◆ DOCUMENT SECTION
-- Opening Marker --

Saturday, 6 September 2025

Plants as kin

 I follow this person and find hehas a lot of interesting information.  I've included the link for more information.

The afternoon feels different as I walk through the Oxford Botanic Garden with Dr. Sarah Edwards.

Not just the honey scent of meadowsweet, but something deeper.

A sense that the plants around you are neighbours with their own intelligence, their own stories spanning thousands of years.

Sarah's journey from Kew Gardens botanist to ethnobotanist began with a lucid dream of an Aboriginal elder wrapped in bark, teaching her about plants on red Australian earth.

Following that dream led her to work with First Nations communities whose plant knowledge stretches back 65,000 years, knowledge now disappearing faster than we can record it.

"When you view a plant or an animal as kin," Sarah tells me, "you treat it very differently than if you view them as objects and resources to be exploited."

Sarah's work asks us to reconsider our relationship with the natural world. Her research shows that as indigenous languages disappear, so too do the unique relationships and biodiversity they preserve.

Understanding this connection is at the heart of her message: the way we think about plants shapes the future of our planet.

-- Closing Marker --

◆ EXCERPTED DATA
-- Opening Marker --

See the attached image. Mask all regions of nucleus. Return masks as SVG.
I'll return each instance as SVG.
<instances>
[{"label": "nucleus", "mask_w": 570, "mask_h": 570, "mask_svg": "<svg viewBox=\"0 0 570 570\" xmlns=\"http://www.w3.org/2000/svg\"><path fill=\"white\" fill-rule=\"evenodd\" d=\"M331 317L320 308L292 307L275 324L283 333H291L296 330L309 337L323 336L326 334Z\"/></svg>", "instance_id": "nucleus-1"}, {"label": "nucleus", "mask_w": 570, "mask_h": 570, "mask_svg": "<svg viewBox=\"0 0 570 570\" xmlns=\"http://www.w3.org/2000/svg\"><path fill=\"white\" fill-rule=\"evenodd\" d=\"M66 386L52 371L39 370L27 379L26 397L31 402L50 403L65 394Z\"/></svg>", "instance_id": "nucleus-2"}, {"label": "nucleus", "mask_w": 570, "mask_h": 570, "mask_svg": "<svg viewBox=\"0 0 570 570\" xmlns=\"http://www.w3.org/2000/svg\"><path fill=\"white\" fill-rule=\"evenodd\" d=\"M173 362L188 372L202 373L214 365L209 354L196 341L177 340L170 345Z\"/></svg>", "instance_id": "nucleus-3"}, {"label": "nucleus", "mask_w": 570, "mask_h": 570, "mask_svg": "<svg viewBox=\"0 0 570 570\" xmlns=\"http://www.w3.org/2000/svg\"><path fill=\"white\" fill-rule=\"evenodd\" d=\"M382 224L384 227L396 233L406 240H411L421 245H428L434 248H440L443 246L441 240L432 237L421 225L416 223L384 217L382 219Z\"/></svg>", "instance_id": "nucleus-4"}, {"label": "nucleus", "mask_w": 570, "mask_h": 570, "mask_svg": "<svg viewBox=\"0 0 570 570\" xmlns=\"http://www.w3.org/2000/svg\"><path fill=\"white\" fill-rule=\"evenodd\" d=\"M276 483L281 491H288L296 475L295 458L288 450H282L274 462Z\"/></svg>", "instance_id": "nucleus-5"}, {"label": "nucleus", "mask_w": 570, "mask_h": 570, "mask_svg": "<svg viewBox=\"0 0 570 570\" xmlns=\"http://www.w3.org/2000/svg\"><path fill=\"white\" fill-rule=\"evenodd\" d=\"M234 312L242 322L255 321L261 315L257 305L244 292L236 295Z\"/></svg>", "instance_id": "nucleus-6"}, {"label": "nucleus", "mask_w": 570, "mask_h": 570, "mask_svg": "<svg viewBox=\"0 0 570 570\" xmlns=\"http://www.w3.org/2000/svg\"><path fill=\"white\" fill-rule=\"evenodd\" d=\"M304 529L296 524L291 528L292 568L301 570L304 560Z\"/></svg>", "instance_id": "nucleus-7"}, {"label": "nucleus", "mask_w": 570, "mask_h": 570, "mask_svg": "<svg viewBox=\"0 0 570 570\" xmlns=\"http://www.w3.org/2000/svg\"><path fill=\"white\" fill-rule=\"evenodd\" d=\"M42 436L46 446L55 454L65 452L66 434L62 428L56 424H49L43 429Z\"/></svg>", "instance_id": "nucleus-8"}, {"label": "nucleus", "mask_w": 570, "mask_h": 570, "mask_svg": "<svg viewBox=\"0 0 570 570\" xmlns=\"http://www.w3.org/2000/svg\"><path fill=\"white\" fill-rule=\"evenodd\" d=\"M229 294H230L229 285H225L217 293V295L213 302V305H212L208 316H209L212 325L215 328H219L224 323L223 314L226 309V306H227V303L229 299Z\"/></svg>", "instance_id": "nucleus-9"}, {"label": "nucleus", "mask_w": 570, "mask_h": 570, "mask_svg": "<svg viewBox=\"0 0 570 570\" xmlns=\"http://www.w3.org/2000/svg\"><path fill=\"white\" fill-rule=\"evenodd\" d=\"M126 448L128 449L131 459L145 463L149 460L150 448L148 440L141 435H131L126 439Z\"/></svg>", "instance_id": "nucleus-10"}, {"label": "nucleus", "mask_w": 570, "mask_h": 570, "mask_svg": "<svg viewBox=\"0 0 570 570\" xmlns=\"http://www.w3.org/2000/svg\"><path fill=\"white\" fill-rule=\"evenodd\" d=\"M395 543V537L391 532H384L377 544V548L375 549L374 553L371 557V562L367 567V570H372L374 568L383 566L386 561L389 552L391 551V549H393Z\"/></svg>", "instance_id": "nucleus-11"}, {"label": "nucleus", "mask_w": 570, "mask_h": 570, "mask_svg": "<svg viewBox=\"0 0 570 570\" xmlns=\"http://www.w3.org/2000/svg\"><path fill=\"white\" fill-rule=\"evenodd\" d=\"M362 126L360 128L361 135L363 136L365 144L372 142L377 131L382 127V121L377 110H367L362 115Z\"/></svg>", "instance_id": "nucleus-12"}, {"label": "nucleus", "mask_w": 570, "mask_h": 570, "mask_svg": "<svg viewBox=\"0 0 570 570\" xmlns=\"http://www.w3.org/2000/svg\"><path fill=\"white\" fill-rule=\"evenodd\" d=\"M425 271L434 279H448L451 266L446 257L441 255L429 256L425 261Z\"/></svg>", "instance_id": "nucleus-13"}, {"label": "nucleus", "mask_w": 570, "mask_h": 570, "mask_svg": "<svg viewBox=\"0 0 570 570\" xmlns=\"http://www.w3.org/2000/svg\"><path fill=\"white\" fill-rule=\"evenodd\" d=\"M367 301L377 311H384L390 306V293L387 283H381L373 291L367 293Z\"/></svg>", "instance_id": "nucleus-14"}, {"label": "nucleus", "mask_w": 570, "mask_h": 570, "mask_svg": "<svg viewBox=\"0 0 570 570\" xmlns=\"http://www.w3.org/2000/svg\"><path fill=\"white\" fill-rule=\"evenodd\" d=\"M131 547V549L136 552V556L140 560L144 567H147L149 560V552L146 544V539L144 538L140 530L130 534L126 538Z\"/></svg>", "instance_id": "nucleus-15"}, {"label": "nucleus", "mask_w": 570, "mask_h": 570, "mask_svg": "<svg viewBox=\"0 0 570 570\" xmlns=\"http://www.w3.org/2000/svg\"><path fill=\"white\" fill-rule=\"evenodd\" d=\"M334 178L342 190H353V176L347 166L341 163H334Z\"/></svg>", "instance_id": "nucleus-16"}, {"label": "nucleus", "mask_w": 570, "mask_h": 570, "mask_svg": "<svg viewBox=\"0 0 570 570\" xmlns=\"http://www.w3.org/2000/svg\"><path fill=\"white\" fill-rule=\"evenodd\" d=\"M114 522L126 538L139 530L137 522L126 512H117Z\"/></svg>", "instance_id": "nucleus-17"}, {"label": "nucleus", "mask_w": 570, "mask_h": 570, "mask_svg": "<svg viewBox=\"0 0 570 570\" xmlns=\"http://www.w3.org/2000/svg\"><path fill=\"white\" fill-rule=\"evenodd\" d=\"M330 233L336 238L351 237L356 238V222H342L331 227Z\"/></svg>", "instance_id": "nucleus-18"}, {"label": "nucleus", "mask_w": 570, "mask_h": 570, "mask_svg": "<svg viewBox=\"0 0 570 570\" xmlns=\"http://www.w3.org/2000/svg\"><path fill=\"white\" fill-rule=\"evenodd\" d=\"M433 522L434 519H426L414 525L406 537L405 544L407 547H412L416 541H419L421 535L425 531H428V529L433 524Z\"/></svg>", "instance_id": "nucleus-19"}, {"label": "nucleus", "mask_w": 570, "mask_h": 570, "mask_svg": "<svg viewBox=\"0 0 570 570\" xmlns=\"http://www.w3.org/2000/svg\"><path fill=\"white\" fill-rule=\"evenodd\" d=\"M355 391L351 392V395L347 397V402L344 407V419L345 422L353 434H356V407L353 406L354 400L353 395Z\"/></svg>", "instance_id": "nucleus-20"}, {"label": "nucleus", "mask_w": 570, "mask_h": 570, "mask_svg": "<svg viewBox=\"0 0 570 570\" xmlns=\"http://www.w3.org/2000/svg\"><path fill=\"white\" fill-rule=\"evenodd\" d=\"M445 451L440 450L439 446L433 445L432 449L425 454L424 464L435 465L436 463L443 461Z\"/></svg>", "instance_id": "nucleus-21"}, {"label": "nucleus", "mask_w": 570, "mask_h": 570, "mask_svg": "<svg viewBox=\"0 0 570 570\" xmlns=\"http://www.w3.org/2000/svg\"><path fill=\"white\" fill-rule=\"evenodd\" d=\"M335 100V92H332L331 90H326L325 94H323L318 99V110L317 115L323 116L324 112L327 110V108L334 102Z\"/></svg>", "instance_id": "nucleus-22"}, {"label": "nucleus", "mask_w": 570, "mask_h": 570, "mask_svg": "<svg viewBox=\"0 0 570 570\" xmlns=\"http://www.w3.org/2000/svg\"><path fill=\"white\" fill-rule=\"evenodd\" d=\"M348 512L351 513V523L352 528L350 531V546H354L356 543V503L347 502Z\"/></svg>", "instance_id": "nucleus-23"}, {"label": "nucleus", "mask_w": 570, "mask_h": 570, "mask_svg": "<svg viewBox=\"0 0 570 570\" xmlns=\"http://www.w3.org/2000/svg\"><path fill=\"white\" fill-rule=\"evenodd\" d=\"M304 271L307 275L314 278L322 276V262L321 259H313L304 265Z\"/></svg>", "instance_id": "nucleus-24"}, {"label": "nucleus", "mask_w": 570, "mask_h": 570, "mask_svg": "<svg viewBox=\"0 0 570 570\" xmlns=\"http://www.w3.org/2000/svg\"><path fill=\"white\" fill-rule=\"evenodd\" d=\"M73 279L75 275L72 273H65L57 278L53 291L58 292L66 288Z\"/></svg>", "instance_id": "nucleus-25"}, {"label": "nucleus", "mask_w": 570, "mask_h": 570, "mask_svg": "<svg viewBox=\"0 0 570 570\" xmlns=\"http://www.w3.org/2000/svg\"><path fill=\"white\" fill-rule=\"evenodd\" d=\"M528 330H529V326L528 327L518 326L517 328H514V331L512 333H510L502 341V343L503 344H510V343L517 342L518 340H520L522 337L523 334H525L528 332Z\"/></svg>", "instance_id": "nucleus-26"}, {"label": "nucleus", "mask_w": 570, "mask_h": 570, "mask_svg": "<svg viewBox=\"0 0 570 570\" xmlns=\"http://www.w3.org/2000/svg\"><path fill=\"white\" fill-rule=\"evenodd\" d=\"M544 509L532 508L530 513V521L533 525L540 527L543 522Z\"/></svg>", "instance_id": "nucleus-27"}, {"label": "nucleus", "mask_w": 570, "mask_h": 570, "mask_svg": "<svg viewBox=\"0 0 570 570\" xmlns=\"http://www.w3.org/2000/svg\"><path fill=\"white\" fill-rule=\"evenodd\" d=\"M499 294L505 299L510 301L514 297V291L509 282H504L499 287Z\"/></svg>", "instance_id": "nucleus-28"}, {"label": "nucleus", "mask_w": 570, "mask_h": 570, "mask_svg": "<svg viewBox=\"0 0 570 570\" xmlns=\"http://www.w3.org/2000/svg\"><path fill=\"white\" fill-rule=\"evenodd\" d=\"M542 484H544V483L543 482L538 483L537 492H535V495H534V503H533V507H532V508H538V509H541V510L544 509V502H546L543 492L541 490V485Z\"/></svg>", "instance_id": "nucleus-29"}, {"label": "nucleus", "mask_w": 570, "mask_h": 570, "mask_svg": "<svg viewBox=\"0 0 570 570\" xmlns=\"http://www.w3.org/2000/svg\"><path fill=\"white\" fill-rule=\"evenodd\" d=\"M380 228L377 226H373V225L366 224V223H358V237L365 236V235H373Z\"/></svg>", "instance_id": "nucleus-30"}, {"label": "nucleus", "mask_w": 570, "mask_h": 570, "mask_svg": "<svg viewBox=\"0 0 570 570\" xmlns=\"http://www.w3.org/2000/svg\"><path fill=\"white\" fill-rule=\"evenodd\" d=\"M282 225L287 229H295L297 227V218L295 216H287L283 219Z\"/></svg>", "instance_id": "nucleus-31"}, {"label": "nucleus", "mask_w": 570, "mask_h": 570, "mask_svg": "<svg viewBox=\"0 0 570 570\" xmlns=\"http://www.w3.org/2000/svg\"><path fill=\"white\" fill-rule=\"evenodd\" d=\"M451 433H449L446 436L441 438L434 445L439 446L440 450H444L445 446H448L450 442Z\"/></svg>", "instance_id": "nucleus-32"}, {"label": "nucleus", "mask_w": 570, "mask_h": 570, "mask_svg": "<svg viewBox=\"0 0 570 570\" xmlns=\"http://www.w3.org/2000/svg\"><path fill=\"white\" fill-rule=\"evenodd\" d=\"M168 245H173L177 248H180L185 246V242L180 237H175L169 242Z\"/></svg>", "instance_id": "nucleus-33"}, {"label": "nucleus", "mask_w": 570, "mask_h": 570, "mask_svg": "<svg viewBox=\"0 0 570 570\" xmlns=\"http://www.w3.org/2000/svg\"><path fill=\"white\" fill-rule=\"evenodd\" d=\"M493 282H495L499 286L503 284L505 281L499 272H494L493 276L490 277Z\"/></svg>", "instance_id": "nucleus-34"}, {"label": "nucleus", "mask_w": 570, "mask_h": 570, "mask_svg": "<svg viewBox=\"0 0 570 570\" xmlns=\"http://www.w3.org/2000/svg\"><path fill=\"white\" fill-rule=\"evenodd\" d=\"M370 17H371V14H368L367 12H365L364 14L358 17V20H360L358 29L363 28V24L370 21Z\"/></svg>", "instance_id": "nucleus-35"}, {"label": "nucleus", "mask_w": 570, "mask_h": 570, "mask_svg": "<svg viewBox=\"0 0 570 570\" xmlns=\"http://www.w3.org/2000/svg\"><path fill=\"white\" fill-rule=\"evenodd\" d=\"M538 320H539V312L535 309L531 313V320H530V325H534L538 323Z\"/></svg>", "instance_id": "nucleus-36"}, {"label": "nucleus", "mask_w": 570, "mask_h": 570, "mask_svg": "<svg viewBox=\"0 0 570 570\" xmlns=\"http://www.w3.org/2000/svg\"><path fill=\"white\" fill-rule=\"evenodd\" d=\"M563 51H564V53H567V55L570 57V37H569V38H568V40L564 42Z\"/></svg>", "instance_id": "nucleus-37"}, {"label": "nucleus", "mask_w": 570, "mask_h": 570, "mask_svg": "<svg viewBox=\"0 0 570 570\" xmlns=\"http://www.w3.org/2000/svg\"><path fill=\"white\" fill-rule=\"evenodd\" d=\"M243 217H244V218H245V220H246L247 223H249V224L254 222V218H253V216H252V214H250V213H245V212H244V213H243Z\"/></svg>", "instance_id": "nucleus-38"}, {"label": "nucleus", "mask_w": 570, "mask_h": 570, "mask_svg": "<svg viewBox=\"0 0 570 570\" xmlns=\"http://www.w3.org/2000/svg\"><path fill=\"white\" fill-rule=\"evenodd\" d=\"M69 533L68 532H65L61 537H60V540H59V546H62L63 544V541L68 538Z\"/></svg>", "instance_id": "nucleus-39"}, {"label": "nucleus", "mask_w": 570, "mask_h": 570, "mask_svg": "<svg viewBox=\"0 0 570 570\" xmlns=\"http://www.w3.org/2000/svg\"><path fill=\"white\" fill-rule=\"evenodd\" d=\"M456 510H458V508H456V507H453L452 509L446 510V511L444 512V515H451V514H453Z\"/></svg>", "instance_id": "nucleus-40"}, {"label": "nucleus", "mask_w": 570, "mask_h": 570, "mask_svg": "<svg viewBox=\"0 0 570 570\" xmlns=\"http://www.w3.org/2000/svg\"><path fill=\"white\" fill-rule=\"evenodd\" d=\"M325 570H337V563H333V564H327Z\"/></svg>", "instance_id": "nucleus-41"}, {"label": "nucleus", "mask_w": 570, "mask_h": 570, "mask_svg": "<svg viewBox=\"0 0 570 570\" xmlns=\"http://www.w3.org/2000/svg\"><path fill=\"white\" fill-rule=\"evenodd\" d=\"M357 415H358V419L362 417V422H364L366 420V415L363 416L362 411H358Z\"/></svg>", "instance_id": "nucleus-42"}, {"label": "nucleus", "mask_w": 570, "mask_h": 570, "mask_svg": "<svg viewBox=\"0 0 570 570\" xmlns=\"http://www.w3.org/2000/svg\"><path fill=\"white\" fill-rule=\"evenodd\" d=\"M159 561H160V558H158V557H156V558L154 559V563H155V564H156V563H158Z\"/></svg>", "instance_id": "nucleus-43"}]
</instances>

-- Closing Marker --

◆ TASKS AND EXERCISES
1 - List everything that the Plants as kin post describes as disappearing.
2 - Using the Plants as kin post, state whether each statement agrees with the text and quote the words that decide it.
(a) Sarah Edwards worked as a botanist at Kew Gardens before becoming an ethnobotanist.
(b) In Sarah's dream, the elder taught her about plants on white sand.
(c) The walk through the Oxford Botanic Garden takes place in the morning.
3 - Translate this sentence from the Plants as kin post into Spanish: "Understanding this connection is at the heart of her message: the way we think about plants shapes the future of our planet."

◆ LIST OF ANSWERS
1 -
- The plant knowledge of First Nations communities, which stretches back 65,000 years
- Indigenous languages
- The unique relationships that those languages preserve
- The biodiversity that those languages preserve

2 -
(a) Yes: "Sarah's journey from Kew Gardens botanist to ethnobotanist"
(b) No: "teaching her about plants on red Australian earth"
(c) No: "The afternoon feels different as I walk through the Oxford Botanic Garden"

3 - Comprender esta conexión está en el centro de su mensaje: la forma en que pensamos sobre las plantas moldea el futuro de nuestro planeta.